• EXERCISE TEXT:
Explanation of Wrap

A “wrap” in Omaha is a term used to describe any straight-draw with more than 8 outs. These types of draws are impossible in Hold’em with the maximum number of outs being 8 for the open-ended straight draw.

Wraps are extremely important in Omaha since the regular 8 and 4 out straight-draws are often considered to be little more than garbage. Wraps are powerhouse hands in Omaha, especially in situations where they are accompanied by a flush draw or backdoor flush draw. Due to the sheer amount of outs some of these combo wrap draws have, it’s possible for them to be equity favourites even against strong made hands.

Example of Wrap used in a sentence -> Learning about the different types of wrap is a really important exercise for an aspiring Omaha player.

How to Use Wrap as Part of Your Poker Strategy

The number of outs a wrap carries is not the only variable to be considered. It’s not simply a case of “the more outs the better”.  Since making dominated straights can be very costly in Omaha nut outs are significantly more valuable than non-nut outs. When counting our outs, we should also make sure to enumerate which of the outs are nutted.

13-out and 17-out wraps

One of the most valuable types of wrap in Omaha is the 13 out nut wrap which can be made with just 3 of our hole-cards. It’s also possible to make a 17 out wrap using only 3 cards, but it is impossible for these outs to all be nutted.

Board T93

Hand 1: KQJ2 (13 outs, 13 nut outs)
Hand 2: QJ82 (17 outs, 11 nut outs)
Hand 3: J872 ( 17 outs, 7 nut outs)
Hand 4: 6782 (13 outs, 3 nut outs)

Notice the importance of being “on top of the board”. When we have 3 overcards to the board (first example) we actually create 13 outs, all of which are nutted. When we have 3 undercards to the board (last example) we create the same 13 out wrap, but only 3 of our outs are nutted. The strength of a wrap is defined largely (although not solely) by it’s number of nut outs. I.e. we’d prefer to have a 13 out nut wrap than a 17 out wrap where only 7 of the outs are nutted.

• COMPLETE THE FOLLOWING:
1 - Reproduce the part of the Omaha wraps text starting with "One of the most" and going on through "11 nut outs)".
2 - According to the Omaha wraps text, how many total outs and how many nut outs does Hand 2 have on the T93 board?

• GIVEN INFORMATION:
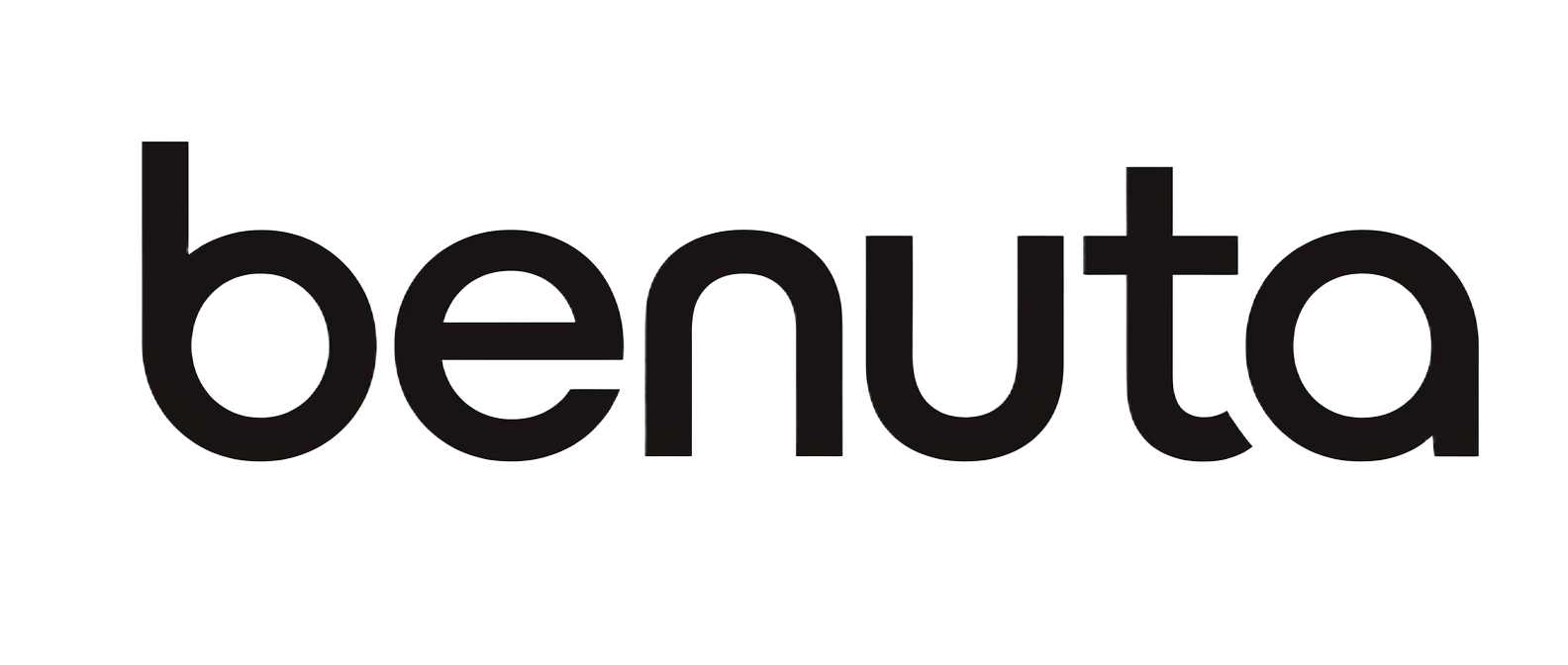 benuta Logo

• OUTPUTS IN ORDER:
1 -
One of the most valuable types of wrap in Omaha is the 13 out nut wrap which can be made with just 3 of our hole-cards. It’s also possible to make a 17 out wrap using only 3 cards, but it is impossible for these outs to all be nutted.

Board T93

Hand 1: KQJ2 (13 outs, 13 nut outs)
Hand 2: QJ82 (17 outs, 11 nut outs)

2 - Hand 2 has 17 outs, 11 of which are nut outs.